In one embodiment, the method further comprises substituting the first annotator (T_AB) with a second annotator (K_AB), wherein the keypoint annotations generated by the K_ABare input to the machine learning module (M_BC) to generate one or more body part measurements; generating a second evaluation data set (C″), wherein: each data point in the second evaluation data set (C″) is a body part measurement generated by the machine learning module (M_BC) when a corresponding photo of the photo data set (A₂) is annotated by the second annotator (K_AB); evaluating the performance of the second annotator (K_AB) using the loss function based on the distance metric between the second evaluation data set (C″) and the measurement data set (C₂); and selecting one of the first annotator (T_AB) and the second annotator (K_AB) based on the loss function.

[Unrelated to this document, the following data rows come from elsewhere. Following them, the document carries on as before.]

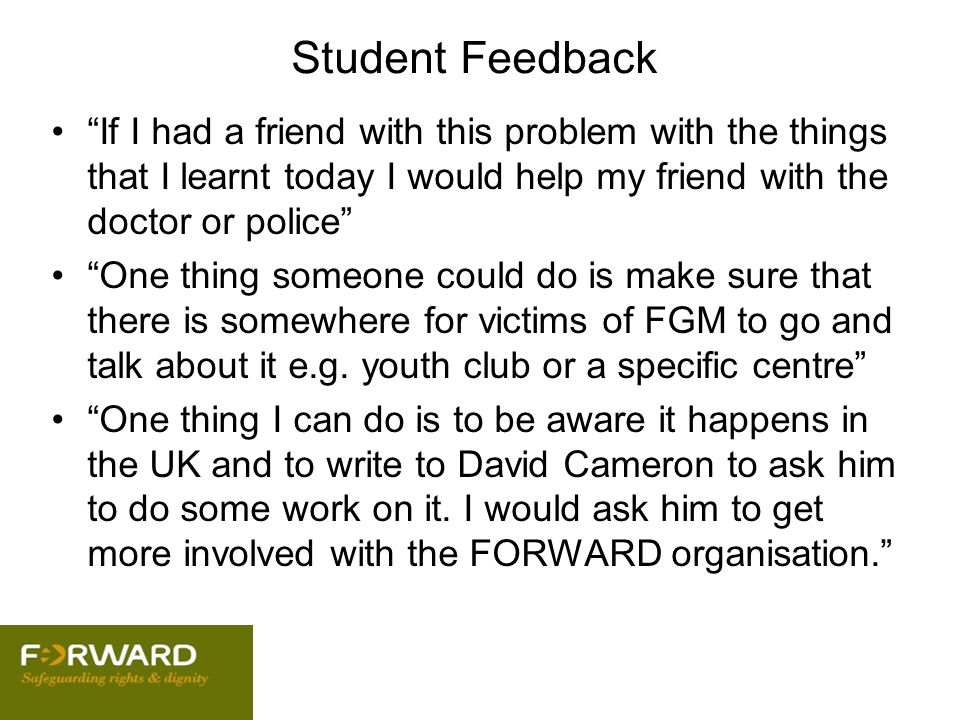 Student Feedback If I had a friend with this problem with the things that I learnt today I would help my friend with the doctor or police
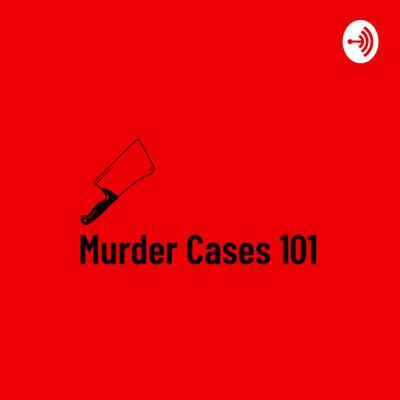 Murder Cases 101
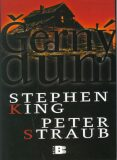 Černý dům - Stephen King, Peter Straub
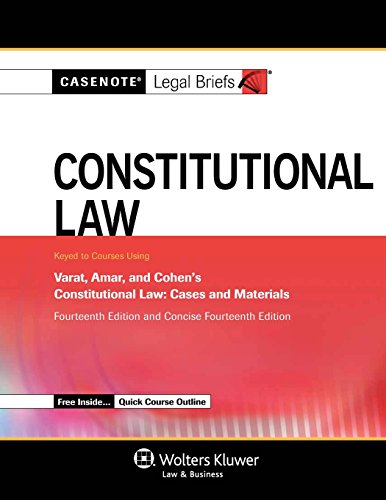 9781454840787: Casenote Legal Briefs: Constitutional Law, Keyed to Varat, Cohen, and Amar, Fourteenth Edition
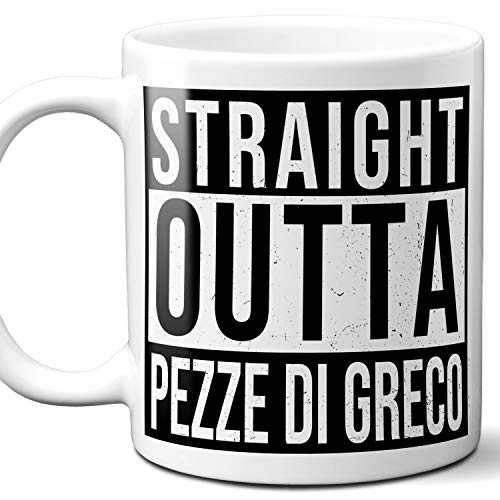 - Straight Outta Pezze di Greco Italy Souvenir Gift Coffee Mug. Unique I Love Italian Italia City Town Lover Coffee Tea Cup Men Women Birthday Mothers Day Fathers Day Christmas. 11 oz.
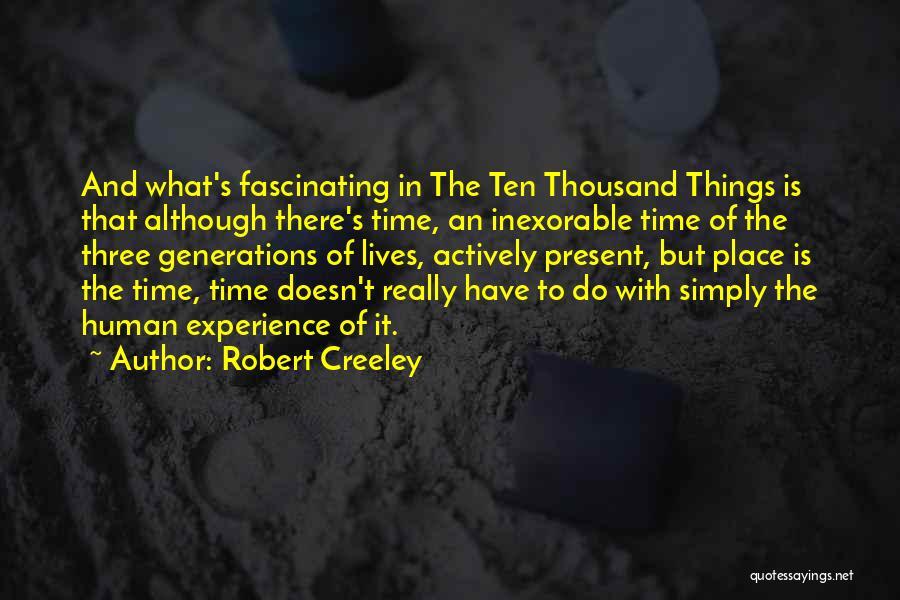 Robert Creeley Quotes 1777492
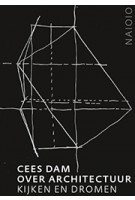 Cees Dam. Over architectuur kijken en dromen Rudi Fuchs | nai010 | 9789462083912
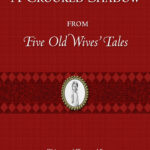 A-Crooked-Shadow: From Five Old Wives' Tales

In various embodiments, a computer program product is disclosed. The computer program may be used for evaluating or training a machine learning (ML) module for image annotation when its corresponding truth data sets are unavailable, or for evaluating human annotators and other non-human (e.g., computer-based) annotation schemes, and may include a computer readable storage medium having program instructions, or program code, embodied therewith, the program instructions executable by a processor to cause the processor to perform the steps recited herein.

In various embodiment, a system is described, including a memory that stores computer-executable components; a hardware processor, operably coupled to the memory, and that executes the computer-executable components stored in the memory, wherein the computer-executable components may include components communicatively coupled with the processor that execute the aforementioned steps.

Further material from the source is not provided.